Until recently Linux ipv6 stack was lagging behind in this regard, and ICMP errors could have been misrouted when multipath routing was in use, thus creating the mentioned PMTU black hole.

This is no longer the case in Linux v4.14 and later, where ICMPv6 error messages get routed as expected. Similar to ipv4 stack, the ipv6 routing code does now consider the header fields of a packet carried as ICMPv6 error message payload to do the right thing (ip6_multipath_l3_keys()).

However, this alone is not enough in case of IPv6. It is also needed for the endpoints (servers) behind the ECMP router to be configured to use IPv6 Flow Label reflection. This is because the Flow Label affects the path selection when ECMP is used. As proposed by RFC 6438, the Flow Label field is one of the header fields used as input to the multipath hash. Thanks to it the network flows between two hosts can be spread across multiple paths without inspecting L4 headers.

Under Linux, Flow Label reflection can be enabled per network namespace by setting a kernel parameter:

sysctl -q -w net.ipv6.flowlabel_reflect=1

Patches that enable ICMPv6 error routing with ECMP have been contributed by yours truly (Red Hat):

  1. 22b6722bfa59 ipv6: Add sysctl for per namespace flow label reflection
  2. 29825717123f net: Extend struct flowi6 with multipath hash
  3. 23aebdacb05d ipv6: Compute multipath hash for ICMP errors from offending packet
  4. 956b45318a27 ipv6: Fold rt6_info_hash_nhsfn() into its only caller
  5. b673d6cceae2 ipv6: Use multipath hash from flow info if available

Weighted ECMP with IPv6

With the release of the still fresh v4.16 Linux kernel, ipv6 stack has gained support for weighted ECMP routing (aka non-equal cost multipath routing). It is an upgrade since the last time we've taken a look at it in part 2 of this series, which puts multipath routing support for IPv6 on par with IPv4.

The next-hop mapping algorithm has been switched from Modulo-N to Hash-Threshold thus making it possible to easily add support for next-hop weight by appropriately scaling the range of hash values that map to the hop.

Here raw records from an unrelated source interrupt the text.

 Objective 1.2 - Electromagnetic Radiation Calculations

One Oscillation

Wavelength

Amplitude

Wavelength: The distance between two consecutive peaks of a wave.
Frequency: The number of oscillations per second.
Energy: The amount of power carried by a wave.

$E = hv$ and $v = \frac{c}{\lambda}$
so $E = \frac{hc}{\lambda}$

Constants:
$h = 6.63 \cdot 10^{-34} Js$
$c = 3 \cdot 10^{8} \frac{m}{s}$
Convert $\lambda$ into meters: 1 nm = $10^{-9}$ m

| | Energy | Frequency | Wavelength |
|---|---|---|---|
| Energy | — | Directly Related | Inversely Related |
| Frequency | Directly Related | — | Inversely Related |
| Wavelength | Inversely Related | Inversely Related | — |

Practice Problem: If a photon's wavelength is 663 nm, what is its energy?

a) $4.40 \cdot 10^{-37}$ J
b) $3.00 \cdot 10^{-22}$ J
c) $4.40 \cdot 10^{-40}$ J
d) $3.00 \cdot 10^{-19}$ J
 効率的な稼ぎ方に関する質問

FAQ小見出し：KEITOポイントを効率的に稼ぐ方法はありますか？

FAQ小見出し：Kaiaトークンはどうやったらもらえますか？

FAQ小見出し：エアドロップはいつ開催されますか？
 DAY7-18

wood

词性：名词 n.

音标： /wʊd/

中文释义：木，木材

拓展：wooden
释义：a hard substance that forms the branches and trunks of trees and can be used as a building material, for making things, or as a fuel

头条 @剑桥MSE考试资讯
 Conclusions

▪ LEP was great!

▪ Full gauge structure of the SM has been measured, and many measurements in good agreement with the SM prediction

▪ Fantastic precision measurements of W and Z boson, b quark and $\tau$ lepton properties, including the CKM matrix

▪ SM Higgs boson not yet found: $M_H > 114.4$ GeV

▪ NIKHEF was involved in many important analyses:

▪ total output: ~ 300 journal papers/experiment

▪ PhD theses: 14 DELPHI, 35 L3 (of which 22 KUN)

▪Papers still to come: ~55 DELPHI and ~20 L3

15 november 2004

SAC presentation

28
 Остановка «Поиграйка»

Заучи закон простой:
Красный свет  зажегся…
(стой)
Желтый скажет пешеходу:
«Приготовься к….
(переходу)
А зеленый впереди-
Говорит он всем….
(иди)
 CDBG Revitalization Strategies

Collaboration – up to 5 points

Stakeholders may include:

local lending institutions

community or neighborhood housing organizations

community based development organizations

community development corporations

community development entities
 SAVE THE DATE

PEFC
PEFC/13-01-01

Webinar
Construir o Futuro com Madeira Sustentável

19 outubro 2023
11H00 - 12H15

From the code side, rt6_info structure (which corresponds to fib_info in the ipv4 stack) has gained a rt6i_nh_upper_bound field to track the per next-hop multipath hash value range size, while rt6_multipath_select() has been updated to work with these ranges.

We can test it out with a simple 4-namespace setup that simulates a client issuing requests to a couple of web servers. Requests get spread between the servers by an ECMP router that sits in between in an amount directly proportional to the next-hop weight.


ip netns exec router ip -6 route add fc00::1/128 \
  nexthop via fd01::2 dev router-server1 weight $SERVER1_WEIGHT \
  nexthop via fd02::2 dev router-server2 weight $SERVER2_WEIGHT

ip netns exec server1 \
  socat -6 TCP-LISTEN:80,crlf,reuseaddr,fork SYSTEM:"echo server1" &
ip netns exec server2 \
  socat -6 TCP-LISTEN:80,crlf,reuseaddr,fork SYSTEM:"echo server2" &

for ((i = 0; i < NUM_REQUESTS; i++)); do
     ip netns exec client curl -s 'http://[fc00::1]'
done | sort | uniq -c

See for a complete script that sets up and runs the test. The expected result here is that server2 responds to roughly twice as many requests as server1 on a v4.16 or newer kernel:

# uname -r
# ./
* Creating namespaces
* Linking namespaces
* Assigning addresses
* Configuring routes
* Bringing up HTTP servers
* Testing request load balancing
     36 server1
     64 server2
* Killing HTTP servers
* Destroying namespaces

Patches for weighted ECMPv6 support have been contributed by Ido Schimmel (Mellanox):

  1. d7dedee184e7 ipv6: Calculate hash thresholds for IPv6 nexthops
  2. 7696c06a189c ipv6: Use a 31-bit multipath hash
  3. 3d709f69a3e7 ipv6: Use hash-threshold instead of modulo-N
  4. 398958ae48f4 ipv6: Add support for non-equal-cost multipath


[1]Here the ICMP Packet Too Big refers collectively to ICMPv4 Destination Unreachable, Fragmentation Required message as well as to the ICMPv6 Packet Too Big message.
[2]Sometimes referred to as anycast environments.